The signs of a leadership crash are common across an array of different professions. That was the message of Dr. Stephen Mansfield in a compelling presentation at the Financial Service Institute's OneVoice conference in Orlando earlier this week.

"It's the small things," Mansfield noted as he began his talk before listing ten common signs. "Termites do more damage than tornadoes."

These signs include:

1. Being out of season. There is an invisible rhythm to life and leadership and to be out of season is to be vulnerable. Many leaders stay too long on the job. Just think of Brett Favre.

2. Surrendering to bitterness. Under pressure, unresolved wounds surface.

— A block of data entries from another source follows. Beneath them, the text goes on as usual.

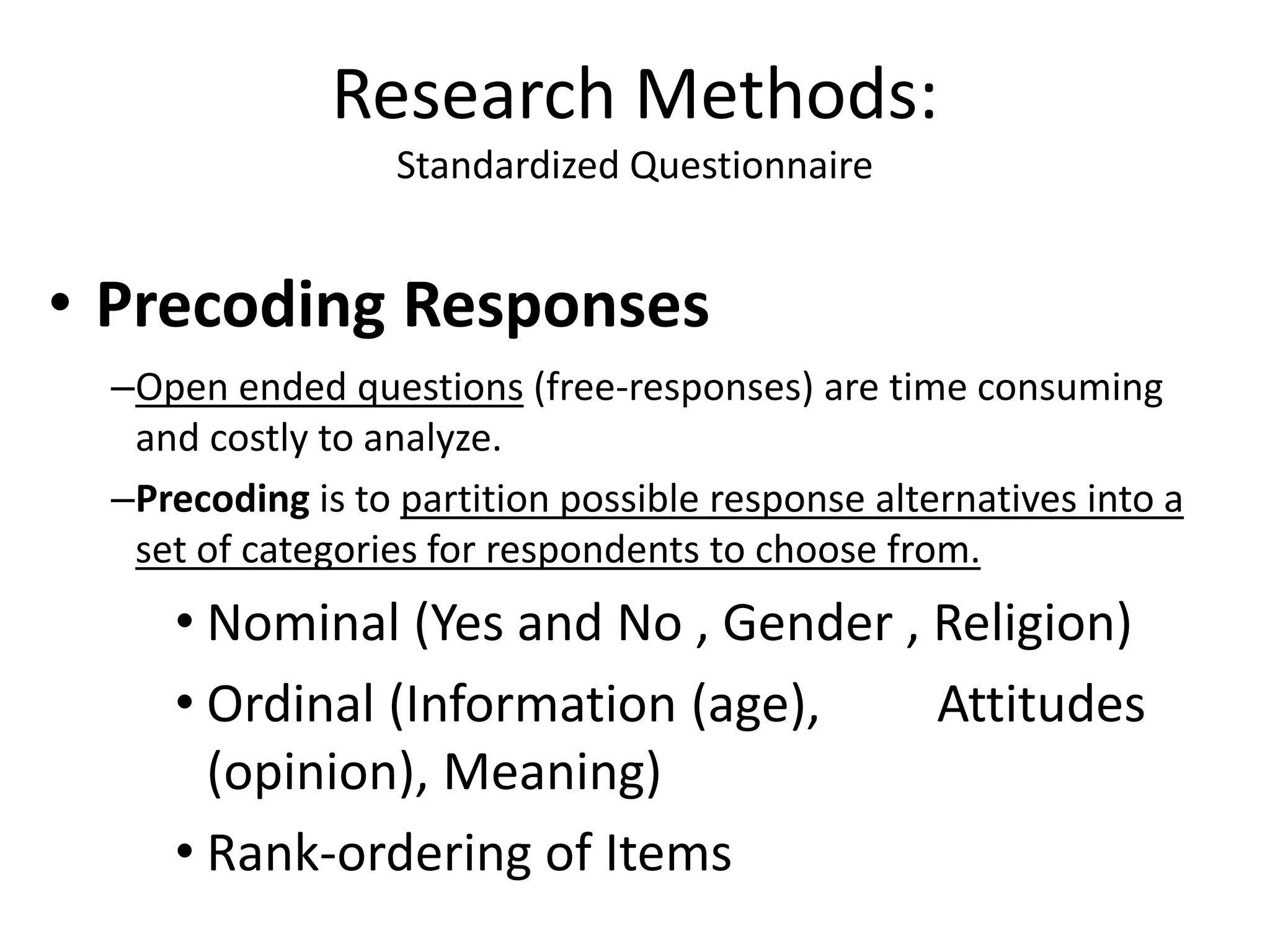 Research Methods:
Standardized Questionnaire

• Precoding Responses

–Open ended questions (free-responses) are time consuming and costly to analyze.

–Precoding is to partition possible response alternatives into a set of categories for respondents to choose from.

• Nominal (Yes and No , Gender , Religion)

• Ordinal (Information (age), Attitudes (opinion), Meaning)

• Rank-ordering of Items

When Richard Nixon, a brilliant man, was faced with impeachment, he pounded the floor of the Oval Office complaining about how he was treated in high school. He allowed bitterness to deform his soul.

3. Reversing gender roles. Mansfield confessed he was walking on egg shells here. But women are about context, while men are about direction.
"Women are superior in every area of aptitude except two, abstract thought and aggression," he said. As Goethe commented, girls we love for what they are; men we love for what they promise to be.

4. Living isolated. I thought this described all politicians and most leaders.  Driven by hurt, guilt and grief, it kills great leadership and then kills the leader.

5. Losing trusted friends. Look at Tiger Woods after his father died. Only the devoted friends who do not fear you will keep you whole. His
buddies like Michael jordan and Charles Barkley led him astray, Mansfield remarked.

6. Perpetuating an image. Meaningful branding comes from a wise blend of vision, values and reality. Before he crashed, the Rev. Jim Bakker
recalled he had to raise $2 million every two days just to stay alive.

7. Refusing confrontation. We do not see ourselves accurately except through the feedback of others. Confrontation guards the soul and elevates performance. Sadly for Joe Paterno, Jerry Sandusky said no one ever confronted him about child abuse. "If you allow small explosions, you will prevent the big explosions from happening," Mansfield said.

8. Building a third world. Most leaders know two worlds, work and home. Bill Clinton allowed a third world to emerge in the White House between
work and home.

9. Forgetting fun. Leadership presses the leader into a one-dimensional life. Push back, Mansfield declared. He explained that when Winston
Churchill was rejected by the British political establishment, he took up painting and brick-laying and built a beautiful country home, Chartwell, with his own hands.

10. Serving the schedule. A schedule should serve a purpose. When it comes a purpose of its own, a crash is imminent. "If you don't know why
you are doing it, you lose the poetry," Mansfield warned.